Although Theory has been subjected to much ridicule by conservatives over the last few decades (most of it deserved) its influence shows no sign of waning. The reason for this is that Theory has permeated English studies to such an extent that its ideas, methods and politics have become the unquestioned common knowledge and common sense within the discipline. If you enter an MA program in English, you will either submit to its power (as many enthusiastically do) or find yourself adrift with no lifeline. You may be able to find refuge in the classes of ‘traditional’ scholars, but they have largely been sent into retirement or have halfheartedly gone over into the world of Theory. Even in undergraduate studies, it often functions as the intellectual backdrop to the way literature is discussed. Discussions of the ‘cultural context’ of works of literature, although essential to good criticism, are too often exercises in watered-down Theory.
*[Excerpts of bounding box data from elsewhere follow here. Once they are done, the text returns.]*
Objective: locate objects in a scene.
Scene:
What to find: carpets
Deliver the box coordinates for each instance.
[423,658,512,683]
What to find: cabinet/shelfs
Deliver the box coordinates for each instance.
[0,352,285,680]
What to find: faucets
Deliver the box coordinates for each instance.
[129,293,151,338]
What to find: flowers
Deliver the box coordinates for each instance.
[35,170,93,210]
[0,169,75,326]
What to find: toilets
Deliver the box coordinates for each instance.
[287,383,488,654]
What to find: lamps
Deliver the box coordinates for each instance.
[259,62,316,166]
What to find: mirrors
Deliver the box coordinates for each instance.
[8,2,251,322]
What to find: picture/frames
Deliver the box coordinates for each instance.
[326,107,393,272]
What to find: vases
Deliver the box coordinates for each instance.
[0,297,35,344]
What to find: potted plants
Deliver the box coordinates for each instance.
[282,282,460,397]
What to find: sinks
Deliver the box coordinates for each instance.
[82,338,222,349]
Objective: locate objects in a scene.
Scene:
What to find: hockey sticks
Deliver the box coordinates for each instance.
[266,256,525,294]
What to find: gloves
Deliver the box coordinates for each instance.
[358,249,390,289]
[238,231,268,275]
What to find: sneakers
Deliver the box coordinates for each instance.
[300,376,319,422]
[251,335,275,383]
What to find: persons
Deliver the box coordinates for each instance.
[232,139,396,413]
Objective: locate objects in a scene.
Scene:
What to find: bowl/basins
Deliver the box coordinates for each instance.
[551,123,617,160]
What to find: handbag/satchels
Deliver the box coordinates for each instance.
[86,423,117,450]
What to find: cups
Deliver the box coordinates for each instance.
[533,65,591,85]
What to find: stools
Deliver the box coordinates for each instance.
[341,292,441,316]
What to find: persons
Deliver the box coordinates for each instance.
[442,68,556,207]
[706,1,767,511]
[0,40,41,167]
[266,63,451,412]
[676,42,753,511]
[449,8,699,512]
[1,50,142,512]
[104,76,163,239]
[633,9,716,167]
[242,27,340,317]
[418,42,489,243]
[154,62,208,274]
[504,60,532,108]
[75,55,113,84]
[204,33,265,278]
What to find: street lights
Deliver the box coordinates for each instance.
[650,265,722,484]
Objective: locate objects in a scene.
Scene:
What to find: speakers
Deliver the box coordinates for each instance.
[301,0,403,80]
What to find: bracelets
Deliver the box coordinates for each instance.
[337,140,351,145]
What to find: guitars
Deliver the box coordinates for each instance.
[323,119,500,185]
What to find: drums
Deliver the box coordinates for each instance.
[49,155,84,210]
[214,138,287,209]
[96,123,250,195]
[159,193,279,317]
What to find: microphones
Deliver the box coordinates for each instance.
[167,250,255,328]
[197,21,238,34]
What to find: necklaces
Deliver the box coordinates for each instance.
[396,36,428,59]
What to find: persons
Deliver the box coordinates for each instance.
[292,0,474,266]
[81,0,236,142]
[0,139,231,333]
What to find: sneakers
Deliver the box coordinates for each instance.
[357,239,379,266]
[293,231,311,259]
When young people (or mature students for that matter) register in English classes of their own volition, they often do it because they are genuinely interested in prose fiction, poetry or drama. They have become invigorated by the world of experience, emotion and insight that literature provides access to, even if they’ve only accessed this world through the bestsellers at Chapters. What they find in their classes is the sterile world of Theory, even if Theory is not explicitly addressed in the course, and they find their own experience of literature condemned as ‘naive.’ What proponents of Theory forget is that the naive experience of reading literature (that lighting of the neurons we experienced when reading our first Dr. Seuss book, or later, our first Hardy Boys or Nancy Drew novel) is the stuff that sophisticated criticism is, or should be, built upon. As we grow older and read more, we develop taste, which allows us to distinguish between good and bad literature. Part of the task of criticism is to determine why a particular work is good. Personal and cultural prejudices will come into play, but some proponents of Theory will tell you that there is nothing outside of such prejudices, and that value judgements are worthless. They see works of literary art as mere ‘texts’ that are the products of larger cultural (and especially political) discourses. Considerations of literary quality are, to them, irrelevant.
It is the mission of Right Scholars to recover and re-explore the naive experience of literature. They must not abandon theory, but rather facilitate a theoretical ‘re-turn.’ This may involve a sort of ‘deconstruction’ of Theory itself, or a re-tracing of the development of Theory to discover the tendencies that led to the current leftist hegemony in academia. Some of this work has been carried out by the thinkers featured in Theory’s Empire, and I encourage anyone interested in this problem to read it.
Cunningham, Valentine. “Theory, What Theory?” Theory’s Empire: An Anthology of Dissent. Eds. Daphne Patai and Will H. Corral. New York: Columbia University Press, 2005. 24-41.